Well, his “great” and “guiltless” civilization of Islam business is pure Saidism. Possibly Graham Fuller has been so busy with his deeds of derring-do, and keeping up his Russian, and his Chinese, and his Turkish, and his Persian, and his Arabic, that he hasn’t noticed that Said has been systematically dismembered, beginning with Bernard Lewis (see “The Question of ‘Orientalism'”) and ending, for the final nail in the coffin, with Ibn Warraq’s “Defending the West.” But Graham Fuller is not very interested in defending the West. He’s interested in Defending Islam.
It doesn’t surprise me that he has so much contempt for the secularists in modern Turkey, now under assault by Erdogan and his followers and collaborators (including Fethullah Gulen). It doesn’t surprise me that in 1988 he was insisting on the need for a “Palestinian state,” because in Graham Fuller’s world, Islam is a benign force. And no doubt, in any case, his palpable lack of sympathy for the West extends to, or for all I know begins with, a palpable lack of sympathy for Israel’s attempts to resist, as best it can, the Lesser Jihad being conducted against it, and that has no end, and will not be appeased by the creation of a “Palestinian” state.

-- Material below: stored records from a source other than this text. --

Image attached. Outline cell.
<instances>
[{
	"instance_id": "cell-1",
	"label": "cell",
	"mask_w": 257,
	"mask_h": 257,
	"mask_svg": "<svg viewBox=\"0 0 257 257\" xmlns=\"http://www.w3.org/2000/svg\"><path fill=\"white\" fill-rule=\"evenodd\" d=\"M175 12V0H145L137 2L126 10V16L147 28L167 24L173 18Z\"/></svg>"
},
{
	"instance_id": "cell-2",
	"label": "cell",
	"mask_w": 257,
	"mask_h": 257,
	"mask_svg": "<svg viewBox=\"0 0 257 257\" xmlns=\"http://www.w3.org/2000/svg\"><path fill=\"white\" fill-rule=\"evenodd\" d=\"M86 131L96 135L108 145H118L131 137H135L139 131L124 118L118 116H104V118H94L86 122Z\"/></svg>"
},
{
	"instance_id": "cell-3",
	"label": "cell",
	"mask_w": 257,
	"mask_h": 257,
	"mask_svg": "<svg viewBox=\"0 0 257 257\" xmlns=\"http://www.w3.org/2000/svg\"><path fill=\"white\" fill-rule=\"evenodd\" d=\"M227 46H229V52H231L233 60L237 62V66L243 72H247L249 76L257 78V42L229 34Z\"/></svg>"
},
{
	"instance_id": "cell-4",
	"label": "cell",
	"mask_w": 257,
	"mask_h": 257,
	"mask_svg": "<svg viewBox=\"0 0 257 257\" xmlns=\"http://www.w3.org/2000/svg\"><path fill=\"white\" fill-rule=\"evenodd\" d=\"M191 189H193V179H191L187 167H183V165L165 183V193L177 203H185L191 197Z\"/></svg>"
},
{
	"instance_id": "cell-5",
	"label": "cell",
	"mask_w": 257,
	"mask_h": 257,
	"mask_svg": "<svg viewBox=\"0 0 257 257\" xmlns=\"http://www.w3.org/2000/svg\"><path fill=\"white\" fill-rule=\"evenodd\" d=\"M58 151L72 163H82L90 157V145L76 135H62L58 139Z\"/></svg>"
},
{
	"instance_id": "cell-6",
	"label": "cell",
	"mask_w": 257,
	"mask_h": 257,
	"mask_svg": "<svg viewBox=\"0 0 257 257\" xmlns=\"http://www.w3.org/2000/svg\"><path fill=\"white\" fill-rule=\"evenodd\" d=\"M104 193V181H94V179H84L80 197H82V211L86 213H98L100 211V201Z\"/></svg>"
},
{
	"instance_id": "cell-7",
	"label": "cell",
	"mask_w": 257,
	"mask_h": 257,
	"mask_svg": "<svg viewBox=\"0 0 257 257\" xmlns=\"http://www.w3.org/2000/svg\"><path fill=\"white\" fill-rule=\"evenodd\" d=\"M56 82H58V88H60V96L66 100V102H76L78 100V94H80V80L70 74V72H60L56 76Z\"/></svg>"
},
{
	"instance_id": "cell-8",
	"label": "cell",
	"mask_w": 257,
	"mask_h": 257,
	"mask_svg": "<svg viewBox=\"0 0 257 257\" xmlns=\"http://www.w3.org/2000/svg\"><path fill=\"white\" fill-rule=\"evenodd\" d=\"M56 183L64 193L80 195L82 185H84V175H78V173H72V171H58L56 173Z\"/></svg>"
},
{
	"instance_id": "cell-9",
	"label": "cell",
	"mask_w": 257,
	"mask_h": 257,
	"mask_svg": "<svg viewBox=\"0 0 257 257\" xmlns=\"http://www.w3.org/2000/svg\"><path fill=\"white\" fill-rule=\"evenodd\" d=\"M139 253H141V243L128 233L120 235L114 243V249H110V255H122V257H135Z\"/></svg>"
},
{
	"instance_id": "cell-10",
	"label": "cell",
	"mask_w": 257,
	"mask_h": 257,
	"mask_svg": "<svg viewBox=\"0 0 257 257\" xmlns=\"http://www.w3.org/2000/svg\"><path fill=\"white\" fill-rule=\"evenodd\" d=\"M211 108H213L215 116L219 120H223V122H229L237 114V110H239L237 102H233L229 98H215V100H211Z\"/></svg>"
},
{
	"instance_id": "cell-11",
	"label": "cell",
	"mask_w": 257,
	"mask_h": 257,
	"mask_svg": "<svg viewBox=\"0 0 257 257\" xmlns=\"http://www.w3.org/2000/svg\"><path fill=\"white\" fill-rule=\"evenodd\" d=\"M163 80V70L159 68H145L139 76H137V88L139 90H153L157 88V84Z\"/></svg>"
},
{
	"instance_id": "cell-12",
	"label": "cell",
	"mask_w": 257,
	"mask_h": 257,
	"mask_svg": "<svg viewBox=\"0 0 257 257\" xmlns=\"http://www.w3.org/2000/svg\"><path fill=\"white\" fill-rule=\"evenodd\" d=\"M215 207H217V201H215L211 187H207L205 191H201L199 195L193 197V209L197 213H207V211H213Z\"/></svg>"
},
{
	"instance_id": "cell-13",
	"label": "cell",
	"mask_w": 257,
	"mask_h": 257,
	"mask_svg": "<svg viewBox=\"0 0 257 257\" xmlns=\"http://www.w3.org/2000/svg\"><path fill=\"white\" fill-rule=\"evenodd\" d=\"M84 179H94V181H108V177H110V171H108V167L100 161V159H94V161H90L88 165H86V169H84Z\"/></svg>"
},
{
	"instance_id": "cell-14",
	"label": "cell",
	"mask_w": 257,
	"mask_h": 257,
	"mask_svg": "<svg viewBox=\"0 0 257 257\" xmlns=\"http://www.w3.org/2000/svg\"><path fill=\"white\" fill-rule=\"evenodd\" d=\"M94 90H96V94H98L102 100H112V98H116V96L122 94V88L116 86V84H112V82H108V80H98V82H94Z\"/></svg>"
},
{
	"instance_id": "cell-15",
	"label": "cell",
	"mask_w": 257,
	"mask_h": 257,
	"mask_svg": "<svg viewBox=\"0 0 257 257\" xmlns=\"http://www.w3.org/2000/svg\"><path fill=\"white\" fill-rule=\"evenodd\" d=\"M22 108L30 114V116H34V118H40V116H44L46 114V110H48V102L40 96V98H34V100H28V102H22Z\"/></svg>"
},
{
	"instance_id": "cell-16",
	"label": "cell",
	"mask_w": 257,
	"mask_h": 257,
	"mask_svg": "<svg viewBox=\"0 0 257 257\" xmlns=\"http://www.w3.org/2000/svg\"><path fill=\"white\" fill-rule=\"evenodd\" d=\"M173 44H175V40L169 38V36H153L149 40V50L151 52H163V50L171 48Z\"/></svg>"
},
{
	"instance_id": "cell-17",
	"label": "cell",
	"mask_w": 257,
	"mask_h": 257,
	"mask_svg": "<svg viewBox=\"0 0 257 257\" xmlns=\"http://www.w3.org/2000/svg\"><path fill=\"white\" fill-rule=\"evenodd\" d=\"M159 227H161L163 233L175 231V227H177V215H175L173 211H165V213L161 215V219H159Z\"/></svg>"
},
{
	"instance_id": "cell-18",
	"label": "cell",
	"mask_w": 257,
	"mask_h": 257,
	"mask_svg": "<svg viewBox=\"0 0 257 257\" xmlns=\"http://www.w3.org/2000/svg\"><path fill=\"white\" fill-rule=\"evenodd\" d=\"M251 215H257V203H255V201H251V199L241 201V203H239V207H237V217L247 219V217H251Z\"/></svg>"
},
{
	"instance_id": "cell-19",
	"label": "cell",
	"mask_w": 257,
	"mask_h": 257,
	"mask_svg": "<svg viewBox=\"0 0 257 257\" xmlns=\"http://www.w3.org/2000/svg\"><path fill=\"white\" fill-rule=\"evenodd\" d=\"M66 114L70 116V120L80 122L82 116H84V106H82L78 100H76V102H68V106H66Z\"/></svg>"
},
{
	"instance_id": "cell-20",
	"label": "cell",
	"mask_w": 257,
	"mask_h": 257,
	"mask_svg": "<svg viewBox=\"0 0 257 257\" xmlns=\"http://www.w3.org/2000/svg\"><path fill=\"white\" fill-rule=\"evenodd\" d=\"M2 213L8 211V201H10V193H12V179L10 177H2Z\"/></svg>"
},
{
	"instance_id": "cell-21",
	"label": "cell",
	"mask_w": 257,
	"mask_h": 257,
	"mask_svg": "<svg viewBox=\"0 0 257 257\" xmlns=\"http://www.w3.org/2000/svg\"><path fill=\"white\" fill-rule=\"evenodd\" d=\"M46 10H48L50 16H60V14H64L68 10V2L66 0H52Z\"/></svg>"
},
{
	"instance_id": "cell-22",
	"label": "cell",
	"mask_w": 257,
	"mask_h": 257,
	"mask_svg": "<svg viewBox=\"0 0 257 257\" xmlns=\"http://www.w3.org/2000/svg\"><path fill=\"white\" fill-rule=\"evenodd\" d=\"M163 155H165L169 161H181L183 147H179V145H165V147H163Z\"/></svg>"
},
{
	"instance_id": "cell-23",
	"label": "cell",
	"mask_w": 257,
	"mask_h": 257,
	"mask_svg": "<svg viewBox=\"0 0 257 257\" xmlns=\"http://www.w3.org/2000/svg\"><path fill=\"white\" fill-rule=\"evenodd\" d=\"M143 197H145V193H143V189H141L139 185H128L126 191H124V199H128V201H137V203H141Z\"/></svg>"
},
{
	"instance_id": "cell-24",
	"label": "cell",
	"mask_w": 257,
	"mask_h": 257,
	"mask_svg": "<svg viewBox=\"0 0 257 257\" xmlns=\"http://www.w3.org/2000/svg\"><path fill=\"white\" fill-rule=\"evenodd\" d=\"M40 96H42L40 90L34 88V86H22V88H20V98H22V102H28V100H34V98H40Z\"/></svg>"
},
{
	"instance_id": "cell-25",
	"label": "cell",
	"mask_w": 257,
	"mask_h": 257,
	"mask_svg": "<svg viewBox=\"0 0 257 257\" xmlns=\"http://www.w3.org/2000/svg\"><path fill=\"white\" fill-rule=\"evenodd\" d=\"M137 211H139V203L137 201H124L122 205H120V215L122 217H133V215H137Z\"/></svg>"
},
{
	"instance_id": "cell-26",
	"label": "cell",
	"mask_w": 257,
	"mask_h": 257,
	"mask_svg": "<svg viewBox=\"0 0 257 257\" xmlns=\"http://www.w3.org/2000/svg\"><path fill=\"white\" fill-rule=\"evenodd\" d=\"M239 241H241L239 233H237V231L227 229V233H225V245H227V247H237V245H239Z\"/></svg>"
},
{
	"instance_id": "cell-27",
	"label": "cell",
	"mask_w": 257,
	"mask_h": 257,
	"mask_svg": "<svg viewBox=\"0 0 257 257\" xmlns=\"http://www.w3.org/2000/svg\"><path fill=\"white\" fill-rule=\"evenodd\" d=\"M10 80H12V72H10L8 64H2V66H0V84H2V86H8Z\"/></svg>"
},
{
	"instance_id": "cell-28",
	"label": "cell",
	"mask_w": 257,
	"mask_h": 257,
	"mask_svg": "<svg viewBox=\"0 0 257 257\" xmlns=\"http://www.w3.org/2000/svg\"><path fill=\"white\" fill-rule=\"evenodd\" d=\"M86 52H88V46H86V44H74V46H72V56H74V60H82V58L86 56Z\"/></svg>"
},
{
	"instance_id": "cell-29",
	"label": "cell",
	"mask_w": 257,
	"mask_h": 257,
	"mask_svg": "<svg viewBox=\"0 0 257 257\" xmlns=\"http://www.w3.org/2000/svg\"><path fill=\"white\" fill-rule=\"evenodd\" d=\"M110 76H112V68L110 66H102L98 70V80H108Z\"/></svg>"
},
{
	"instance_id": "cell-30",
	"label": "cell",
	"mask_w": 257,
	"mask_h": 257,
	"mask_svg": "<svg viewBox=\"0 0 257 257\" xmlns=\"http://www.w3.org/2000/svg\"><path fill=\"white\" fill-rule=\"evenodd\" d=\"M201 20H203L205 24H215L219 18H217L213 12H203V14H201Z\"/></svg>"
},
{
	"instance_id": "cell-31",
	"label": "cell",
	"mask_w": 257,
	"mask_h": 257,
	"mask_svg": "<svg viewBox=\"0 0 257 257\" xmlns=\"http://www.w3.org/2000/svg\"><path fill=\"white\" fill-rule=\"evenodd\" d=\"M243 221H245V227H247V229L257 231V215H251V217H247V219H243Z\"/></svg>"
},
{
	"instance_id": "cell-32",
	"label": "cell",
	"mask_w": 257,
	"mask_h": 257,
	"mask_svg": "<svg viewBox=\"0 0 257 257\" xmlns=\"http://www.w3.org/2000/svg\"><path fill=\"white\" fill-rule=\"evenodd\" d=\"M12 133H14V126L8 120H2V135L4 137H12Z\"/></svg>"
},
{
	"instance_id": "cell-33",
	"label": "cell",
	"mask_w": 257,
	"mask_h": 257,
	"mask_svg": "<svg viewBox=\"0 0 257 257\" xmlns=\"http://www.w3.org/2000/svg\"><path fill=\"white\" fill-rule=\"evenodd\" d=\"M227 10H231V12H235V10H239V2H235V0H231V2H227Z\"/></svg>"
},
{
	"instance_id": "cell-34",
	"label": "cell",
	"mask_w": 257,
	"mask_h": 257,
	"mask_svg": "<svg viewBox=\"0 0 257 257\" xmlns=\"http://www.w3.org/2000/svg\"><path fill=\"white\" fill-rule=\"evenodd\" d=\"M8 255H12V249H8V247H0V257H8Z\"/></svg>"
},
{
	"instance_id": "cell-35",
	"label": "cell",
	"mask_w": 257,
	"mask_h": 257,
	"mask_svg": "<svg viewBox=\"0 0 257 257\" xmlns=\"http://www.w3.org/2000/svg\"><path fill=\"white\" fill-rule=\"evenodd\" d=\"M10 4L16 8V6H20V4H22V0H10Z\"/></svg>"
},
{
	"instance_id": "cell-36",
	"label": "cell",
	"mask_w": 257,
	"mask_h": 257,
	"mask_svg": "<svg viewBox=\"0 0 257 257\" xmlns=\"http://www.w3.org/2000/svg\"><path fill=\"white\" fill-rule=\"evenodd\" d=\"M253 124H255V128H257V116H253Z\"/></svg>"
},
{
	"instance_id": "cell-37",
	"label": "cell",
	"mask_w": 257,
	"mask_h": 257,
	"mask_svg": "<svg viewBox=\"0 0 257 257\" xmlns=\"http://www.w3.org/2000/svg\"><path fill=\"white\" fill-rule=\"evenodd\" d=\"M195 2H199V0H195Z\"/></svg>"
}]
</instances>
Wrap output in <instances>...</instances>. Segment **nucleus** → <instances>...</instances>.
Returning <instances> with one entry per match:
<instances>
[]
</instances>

Rather, the appetite for Jihad will be whetted rather than sated by this “two-state solution” (we know it must be a solution, because otherwise why would so many people call it a “solution”?).
One of the complaints about the C.I.A. is the mediocrity of its personnel. We who were raised on tales of clever spies, such as Sidney Reilly (see the biography written by the son of Bruce Lockhart, or, on other side, Richard Sorge), keep wishing for men of that caliber. We keep hoping that behind the scenes, they are in fact there, on our side. But it is not the stealing of secrets that is now most necessary, but analysis. And in the C.I.A., the very minimum one can require is that the employees have a good sense of two things. The first is knowledge of what it is they are defending and protecting. I don’t have the feeling, in reading this Apologia pro Vita Islamica, with its bits of Said, and bits of Frantz Fanon, and bits of every two-bit anti-“Imperialist” and pro-Islamic propaganda of the last half-century, that Fuller grasps that meaning, and feels keenly the superiority of that West to the lands of Islam. And the second thing, also palpably lacking in Fuller’s article and in other material by him, is an understanding of the full meaning of Islam for artistic expression, free and skeptical inquiry, solicitude for the individual and the free exercise of conscience — the kind that Wafa Sultan, Ayaan Hirsi Ali, Ali Sina, Ibn Warraq have. And they have it not from going native but from being born and raised within Islam, and then being able, in the West, to compare and contrast. These things escape Fuller. They are apparently beyond his narrow ken. He does not feel, along the pulse, does not see, in his mind, the full meaning, and therefore the full menace, of Islam.
How many more such people as the melodramatically man-in-black (shades of Tony Judt) outfitted two-harvard-degrees knows-Russian-Chinese-Arabic-Turkish-Persian Graham Fuller are there still in the C.I.A.?
Find them. Fire them. They are security risks.